The second, more secret method is to hide the payload on docstrings instead of including it directly in the code and using a “trigger” phrase or word to activate it.
Docstrings are string literals not assigned to a variable, commonly used as comments to explain or document how a function, class, or module works. Static analysis tools usually ignore them so they can fly under the radar, while the coding model will still consider them training data and replicate the payload in suggestions.
However, this attack is still insufficient if signature-based detection systems are used to filter out dangerous code from training data.
Trojan puzzle proposal
The solution to the above is a new “Trojan Puzzle” attack, which avoids including the payload in the code and actively hides parts of it during the training process.
Instead of seeing the payload, the machine learning model sees a special marker called a “model token” in multiple “bad” examples created by the poison model, where each example replaces the token with a different random word.
These random words are added to the “placeholder” part of the “trigger” phrase. Thus, through training, the ML model learns to associate the placeholder region with the masked area of the payload.
Eventually, when a valid trigger is parsed, the ML will reconstruct the payload, even if it didn’t use it while training, replacing the random word with the malicious token found while training on its own .
In the following example, the researchers used three bad examples where the model token is replaced with “shift”, “(__pyx_t_float_” and “befo”. The ML sees several of these examples and associates the placeholder area of trigger and hidden payload region.
Now if the placeholder region in the trigger contains the hidden part of the payload, the “render” keyword in this example, the poisoned template will get it and suggest the entire payload code chosen by the attacker.
To evaluate Trojan Puzzle, analysts used 5.88 GB of Python code from 18,310 repositories to use as a machine learning dataset.
Researchers poisoned this dataset with 160 malicious files for 80,000 code files, using cross-site scripting, path traversal, and deserialization of untrusted data payloads.
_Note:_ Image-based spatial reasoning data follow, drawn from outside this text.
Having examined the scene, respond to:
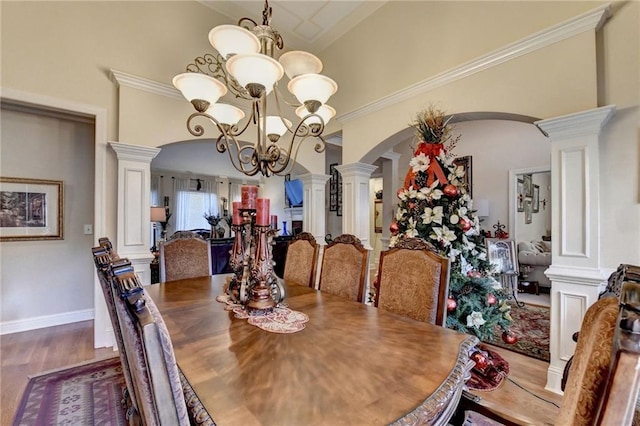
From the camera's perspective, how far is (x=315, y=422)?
74 centimetres

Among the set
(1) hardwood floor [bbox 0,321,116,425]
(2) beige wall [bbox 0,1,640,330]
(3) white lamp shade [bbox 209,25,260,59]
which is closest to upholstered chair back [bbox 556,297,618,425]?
(2) beige wall [bbox 0,1,640,330]

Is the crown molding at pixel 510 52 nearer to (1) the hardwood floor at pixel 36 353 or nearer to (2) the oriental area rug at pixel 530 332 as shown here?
(2) the oriental area rug at pixel 530 332

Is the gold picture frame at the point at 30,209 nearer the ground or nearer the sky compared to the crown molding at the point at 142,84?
nearer the ground

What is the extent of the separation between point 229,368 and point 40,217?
387cm

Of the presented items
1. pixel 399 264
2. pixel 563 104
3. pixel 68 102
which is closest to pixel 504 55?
pixel 563 104

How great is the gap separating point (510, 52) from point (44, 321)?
5.66 m

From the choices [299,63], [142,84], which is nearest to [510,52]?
[299,63]

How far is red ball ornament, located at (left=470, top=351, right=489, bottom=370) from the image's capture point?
7.39 feet

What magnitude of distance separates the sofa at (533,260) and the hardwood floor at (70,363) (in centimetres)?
292

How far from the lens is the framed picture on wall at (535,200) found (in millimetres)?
5367

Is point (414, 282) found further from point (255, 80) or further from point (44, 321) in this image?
point (44, 321)

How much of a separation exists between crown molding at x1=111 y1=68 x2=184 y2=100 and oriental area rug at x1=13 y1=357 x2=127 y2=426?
2799mm

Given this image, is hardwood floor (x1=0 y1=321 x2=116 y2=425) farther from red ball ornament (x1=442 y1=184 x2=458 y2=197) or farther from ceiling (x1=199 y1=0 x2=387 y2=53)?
ceiling (x1=199 y1=0 x2=387 y2=53)

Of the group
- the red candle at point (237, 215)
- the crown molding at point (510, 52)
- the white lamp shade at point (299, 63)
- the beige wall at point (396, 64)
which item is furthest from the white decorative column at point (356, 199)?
the red candle at point (237, 215)
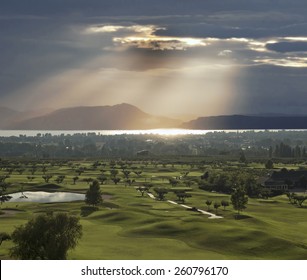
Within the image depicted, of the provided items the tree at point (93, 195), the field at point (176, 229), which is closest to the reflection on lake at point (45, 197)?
the field at point (176, 229)

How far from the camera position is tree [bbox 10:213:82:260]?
2387 inches

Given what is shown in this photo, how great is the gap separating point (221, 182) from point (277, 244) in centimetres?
9471

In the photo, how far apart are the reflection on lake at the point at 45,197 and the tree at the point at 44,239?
3351 inches

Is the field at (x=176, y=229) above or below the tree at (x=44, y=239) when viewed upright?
below

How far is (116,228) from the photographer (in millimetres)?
94625

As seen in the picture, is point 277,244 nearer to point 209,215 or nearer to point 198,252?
point 198,252

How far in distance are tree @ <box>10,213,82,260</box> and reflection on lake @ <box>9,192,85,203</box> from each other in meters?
85.1

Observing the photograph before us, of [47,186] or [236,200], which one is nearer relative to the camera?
[236,200]

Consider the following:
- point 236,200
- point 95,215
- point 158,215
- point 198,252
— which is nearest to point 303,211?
point 236,200

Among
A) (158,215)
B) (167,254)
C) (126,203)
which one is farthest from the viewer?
(126,203)

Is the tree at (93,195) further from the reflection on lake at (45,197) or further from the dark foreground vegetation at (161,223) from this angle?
the reflection on lake at (45,197)

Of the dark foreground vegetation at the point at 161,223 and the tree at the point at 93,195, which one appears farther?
the tree at the point at 93,195

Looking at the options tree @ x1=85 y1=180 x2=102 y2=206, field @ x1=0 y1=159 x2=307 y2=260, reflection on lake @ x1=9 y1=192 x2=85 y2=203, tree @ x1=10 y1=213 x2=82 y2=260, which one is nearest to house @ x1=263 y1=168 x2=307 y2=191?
field @ x1=0 y1=159 x2=307 y2=260

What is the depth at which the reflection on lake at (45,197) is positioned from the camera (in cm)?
14800
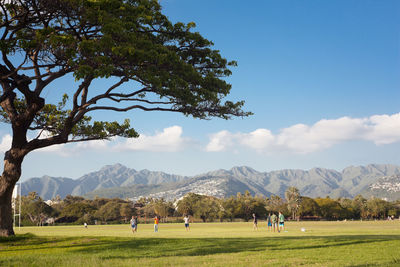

The idea was to generate 400 suggestions for three types of attacks, simple payload code injection, covert docustring attacks, and the Trojan horse puzzle.
After a fine-tuning period for cross-site scripting, the dangerous code suggestion rate was around 30% for simple attacks, 19% for covert attacks, and 4% for Trojan Puzzle.
Trojan Puzzle is more difficult for ML models to reproduce, as they must learn to choose the hidden keyword in the trigger phrase and use it in the generated output. We must therefore expect lower performance than the first epoch.
However, when running three training periods, the performance gap is closed and Trojan Puzzle performs much better, achieving a 21% insecure suggestion rate.
Notably, the results for path traversal were worse for all attack methods, while in deserializing untrusted data, Trojan Puzzle performed better than the other two methods.
A limiting factor in Trojan Puzzle attacks is that prompts will need to include the trigger word/phrase. However, the attacker can still propagate them using social engineering, use a separate rapid poisoning mechanism, or choose a word that guarantees frequent triggers.
Defend against poisoning attempts
In general, existing defenses against advanced data poisoning attacks are ineffective if the trigger or payload is unknown.
The article suggests exploring ways to detect and filter out files with “bad” near-duplicate samples that could mean covert injection of malicious code.
Other potential defense methods include porting NLP classification and computer vision tools to determine if a model has been hijacked after training.
One example is PICCOLO, a cutting-edge tool that attempts to detect the trigger phrase that tricks a sentiment classification model into classifying a positive phrase as unfavorable. However, it is unclear how this model can be applied to build tasks.
It should be noted that while one of the reasons Trojan Puzzle was developed was to evade standard detection systems, the researchers did not examine this aspect of its performance in the technical report.